Knowledge-aware Graph Transformer for Pedestrian Trajectory Prediction
Yu Liu, Yuexin Zhang, Kunming Li, Yongliang Qiao, Stewart Worrall, You-Fu Li, He Kong
TL;DR
This paper addresses cross-scene variability in pedestrian trajectory prediction by introducing a knowledge-aware graph transformer that models social interactions and temporal motion via spatial-temporal graphs and multi-head attention. It combines a spatial GNN and a temporal GNN with a time-extrapolator CNN, and trains with a hybrid loss that blends maximum likelihood with maximum mean discrepancy to align distributions across datasets. The approach achieves improved ADE/FDE and reduced prediction-robustness variance on ETH/UCY compared with strong baselines, demonstrating better generalization across scenes. The work advances practical trajectory prediction for autonomous systems by explicitly addressing domain heterogeneity and uncertainty through graph-based, attention-driven modeling.
Abstract
Predicting pedestrian motion trajectories is crucial for path planning and motion control of autonomous vehicles.
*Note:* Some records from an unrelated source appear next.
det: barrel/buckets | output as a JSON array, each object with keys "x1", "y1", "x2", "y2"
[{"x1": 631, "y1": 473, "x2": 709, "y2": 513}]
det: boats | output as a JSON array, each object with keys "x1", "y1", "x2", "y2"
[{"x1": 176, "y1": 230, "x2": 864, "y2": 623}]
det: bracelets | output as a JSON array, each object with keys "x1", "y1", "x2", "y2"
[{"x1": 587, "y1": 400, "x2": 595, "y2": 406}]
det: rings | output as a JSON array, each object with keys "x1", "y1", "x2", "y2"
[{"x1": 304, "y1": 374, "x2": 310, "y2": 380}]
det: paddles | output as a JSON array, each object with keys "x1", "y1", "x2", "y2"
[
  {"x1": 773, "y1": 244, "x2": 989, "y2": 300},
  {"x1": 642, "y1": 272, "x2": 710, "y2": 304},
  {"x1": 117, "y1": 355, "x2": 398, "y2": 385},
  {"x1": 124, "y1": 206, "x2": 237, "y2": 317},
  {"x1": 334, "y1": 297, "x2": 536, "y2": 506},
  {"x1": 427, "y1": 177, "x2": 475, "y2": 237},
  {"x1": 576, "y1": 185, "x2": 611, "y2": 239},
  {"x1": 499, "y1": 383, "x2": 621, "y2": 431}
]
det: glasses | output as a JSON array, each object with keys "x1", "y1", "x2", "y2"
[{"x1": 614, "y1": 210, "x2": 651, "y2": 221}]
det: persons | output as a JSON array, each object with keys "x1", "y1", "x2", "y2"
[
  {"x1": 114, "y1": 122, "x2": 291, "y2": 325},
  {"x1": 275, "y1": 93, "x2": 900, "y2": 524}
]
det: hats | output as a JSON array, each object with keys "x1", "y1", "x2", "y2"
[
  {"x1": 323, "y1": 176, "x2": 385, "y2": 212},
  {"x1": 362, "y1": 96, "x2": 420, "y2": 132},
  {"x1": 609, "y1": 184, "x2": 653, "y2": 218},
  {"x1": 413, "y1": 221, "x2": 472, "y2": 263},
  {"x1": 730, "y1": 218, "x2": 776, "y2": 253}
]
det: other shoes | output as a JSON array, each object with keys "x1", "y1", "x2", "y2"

Accurately forecasting crowd trajectories is challenging due to the uncertain nature of human motions in different environments. For training, recent deep learning-based prediction approaches mainly utilize information like trajectory history and interactions between pedestrians, among others. This can limit the prediction performance across various scenarios since the discrepancies between training datasets have not been properly incorporated. To overcome this limitation, this paper proposes a graph transformer structure to improve prediction performance, capturing the differences between the various sites and scenarios contained in the datasets. In particular, a self-attention mechanism and a domain adaption module have been designed to improve the generalization ability of the model. Moreover, an additional metric considering cross-dataset sequences is introduced for training and performance evaluation purposes. The proposed framework is validated and compared against existing methods using popular public datasets, i.e., ETH and UCY. Experimental results demonstrate the improved performance of our proposed scheme.